抬目而去,就见那绑着两尾辫子的女孩直盯着自己,大大方方地拋出了这句话。
没有回应,他沉默地看着她。
他看着那白糰似的颊面,看着阳光透过落地窗洒在她发上的光泽,看着那微微扬起的小唇角。最后视线挪了挪,定在那双圆润的眼瞳上。
黑溜晶亮的,捻着一丝俏皮的好奇,和期待回应的笑意。
他看啊看的,在某个寂静的瞬间里,似乎有股不自然的情绪莫名漫上了胸腔。这感觉不具名,也找不着路,只能任其于心室各处胡乱延展,最后逼停在了嗓眼前端。
收回视线,他低下眉目,抿住唇瓣的同时,将眼底的情绪一划而散。
而后,他淡着面色抬起眸,语气却有些生硬,「你好。」
「我叫闵弦。
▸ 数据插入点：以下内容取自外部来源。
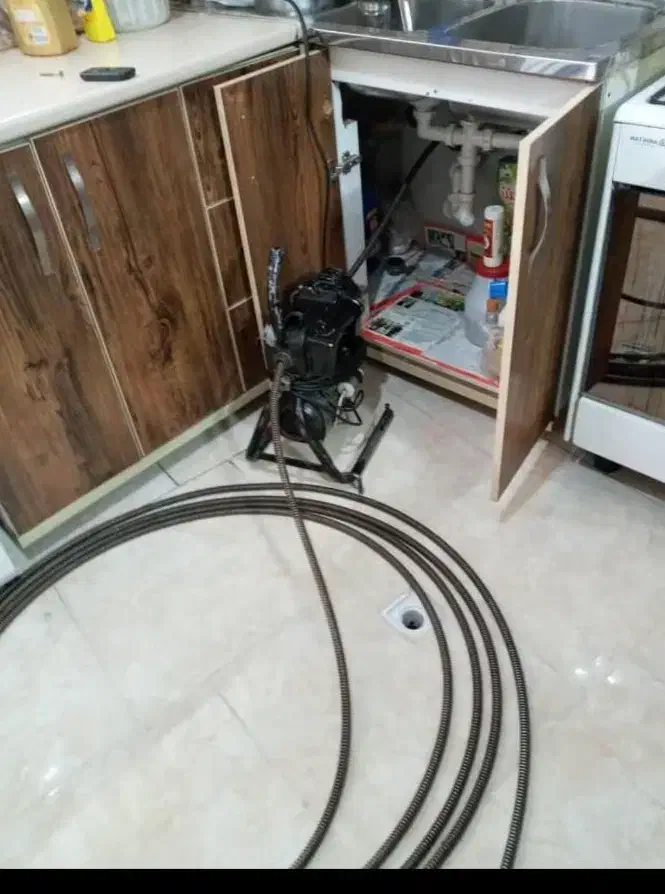 لوله بازکنی مرکزی|خدمات پیشه و مهارت|گنبد کاووس, |دیوار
」
.
夜晚静凉,男孩端坐于书桌前,如往常修习着每日定量的功课。
目光顿于书中密密麻麻的数学符号,瞳仁上上下下地扫动着,脑袋里似乎有个无形的齿轮迅速地转着圈,他攥着笔桿的掌心愈发得紧。
「——啪。」
然后在下个瞬间,他重重把笔摁在了桌上。
皱起眉,他抬手狠狠摁住脑门两侧,把整个脸陷在了双臂之间。
一想起今日坐在对面的女孩,他心里就烦得起躁,压根儿连道题都看不下去。
摇了摇头,他耐着满腔的浮躁长舒了口气,可当他落手又想提起笔,视线却被一旁的牛皮纸袋给引住了。
顿了会儿,男孩缓缓地蹙起眉心。
直到数秒鐘渡了去,他终究是轻吐了口气,把纸袋拿到眼前又掀开封口。
从里头拿出了一张七寸照片,他捏在指间仔细地端详起来。上头是一对笑得明朗的中年男女,一个正吃着餐后甜点的女孩,还有正坐在她对头、面无表情的自己。
皱起眉,本就烦躁的胸口,又迅速腾起浓浓厌气。
可想起今日的种种,他冷着的目光一挪,又忍不住重新顿在那张傻气的小脸上。
长久的寂静里,一双黑瞳微微瑟缩。
居然,真的见到她了。
从自己三四岁起就不断自父亲口中流连于耳畔的名字、几张不请自来的婴儿照片,和一个又一个似真似假的传言,匯集而成那个模糊不清的样子,老早就以强势而不容拒绝的方式,佔据了他的脑海。
而如今,她终于褪去了长年的朦胧,清明地展示在自己的眼前。
以他最厌恶的方式。
盯着眼前的照片,他眸色又一凛,唇边咧了道荒唐。
所以啊,为什么从小就不停地让我知道她的存在呢?为什么要定下今天的饭局呢?又为什么约好未来的再次见面呢?
不就是因为自己的姻缘尽不了,所以想拿自己的孩子续缘吗?
可笑至极。
摁着嗓眼难以忽视的噁心感,他拧着眉把照片塞进了纸袋里,反手就扔进了一旁的垃圾桶。